Problem to work on: Print all entries precisely as they are written.

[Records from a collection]
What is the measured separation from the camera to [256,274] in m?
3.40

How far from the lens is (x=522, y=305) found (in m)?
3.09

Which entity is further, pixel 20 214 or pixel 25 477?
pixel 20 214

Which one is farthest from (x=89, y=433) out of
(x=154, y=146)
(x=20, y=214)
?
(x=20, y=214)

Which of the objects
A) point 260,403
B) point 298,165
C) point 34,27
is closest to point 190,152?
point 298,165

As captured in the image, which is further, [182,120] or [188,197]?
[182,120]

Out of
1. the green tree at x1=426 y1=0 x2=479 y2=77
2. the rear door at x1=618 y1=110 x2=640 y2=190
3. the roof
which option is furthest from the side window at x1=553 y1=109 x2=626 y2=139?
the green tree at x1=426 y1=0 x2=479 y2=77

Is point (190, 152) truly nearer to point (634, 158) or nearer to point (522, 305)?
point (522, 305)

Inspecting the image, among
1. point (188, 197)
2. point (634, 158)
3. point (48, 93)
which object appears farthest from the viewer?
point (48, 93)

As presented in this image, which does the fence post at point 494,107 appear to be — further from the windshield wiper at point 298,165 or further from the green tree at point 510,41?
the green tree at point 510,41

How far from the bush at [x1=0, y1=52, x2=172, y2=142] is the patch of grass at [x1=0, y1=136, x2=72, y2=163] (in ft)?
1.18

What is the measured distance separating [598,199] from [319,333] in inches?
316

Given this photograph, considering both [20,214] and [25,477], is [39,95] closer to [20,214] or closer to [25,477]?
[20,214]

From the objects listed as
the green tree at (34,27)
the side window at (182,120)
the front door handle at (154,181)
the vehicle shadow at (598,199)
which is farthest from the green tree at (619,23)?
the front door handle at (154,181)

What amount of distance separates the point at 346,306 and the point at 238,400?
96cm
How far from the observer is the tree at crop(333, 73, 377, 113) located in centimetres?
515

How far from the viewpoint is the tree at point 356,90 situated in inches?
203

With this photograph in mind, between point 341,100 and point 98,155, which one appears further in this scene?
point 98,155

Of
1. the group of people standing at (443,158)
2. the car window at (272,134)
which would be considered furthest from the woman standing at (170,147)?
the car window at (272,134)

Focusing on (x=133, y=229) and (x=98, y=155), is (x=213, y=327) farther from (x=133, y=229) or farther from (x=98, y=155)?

Task response:
What is the measured separation from the camera to [256,274] in m?
3.40

How far from the lens is (x=522, y=305) found (in m)?
3.09

Which entity is further, pixel 20 214 or pixel 25 477?
pixel 20 214

Which one is farthest from (x=89, y=433) out of
(x=154, y=146)
(x=20, y=214)
?
(x=20, y=214)

Which of the objects
A) point 260,403
B) point 298,165
C) point 34,27
is closest to point 190,152?
point 298,165

As captured in the image, which is further, [182,120] or [188,197]?
[182,120]

Out of
1. the green tree at x1=426 y1=0 x2=479 y2=77
2. the rear door at x1=618 y1=110 x2=640 y2=190
3. the roof
which option is furthest from the side window at x1=553 y1=109 x2=626 y2=139?
the green tree at x1=426 y1=0 x2=479 y2=77

Is point (190, 152) truly nearer to point (634, 158) or nearer to point (522, 305)?
point (522, 305)

Inspecting the image, among
1. point (188, 197)
2. point (634, 158)
3. point (48, 93)
which object appears farthest from the viewer?
point (48, 93)

As presented in this image, which does the fence post at point 494,107 appear to be — further from the windshield wiper at point 298,165 or further from the green tree at point 510,41?
the green tree at point 510,41

How far from the bush at [x1=0, y1=52, x2=172, y2=142] is the patch of grass at [x1=0, y1=136, x2=72, y2=163] (in ft)?
1.18

What is the measured distance separating [598,199] from [319,333] in inches?
316

Given this photograph, considering both [20,214] and [25,477], is [39,95] closer to [20,214] or closer to [25,477]?
[20,214]

From the objects listed as
the green tree at (34,27)
the side window at (182,120)
the front door handle at (154,181)
the vehicle shadow at (598,199)
which is farthest from the green tree at (619,23)?
the front door handle at (154,181)

What amount of distance separates the point at 346,306 and the point at 238,400?
96cm
How far from the observer is the tree at crop(333, 73, 377, 113) located in centimetres?
515

How far from the viewpoint is the tree at point 356,90 situated in inches?
203

With this photograph in mind, between point 341,100 and point 98,155, which one appears further in this scene?
point 98,155

Of
1. the group of people standing at (443,158)
2. the car window at (272,134)
which would be considered furthest from the woman standing at (170,147)?
the car window at (272,134)

Focusing on (x=133, y=229) and (x=98, y=155), is (x=213, y=327) farther from (x=133, y=229) or farther from (x=98, y=155)?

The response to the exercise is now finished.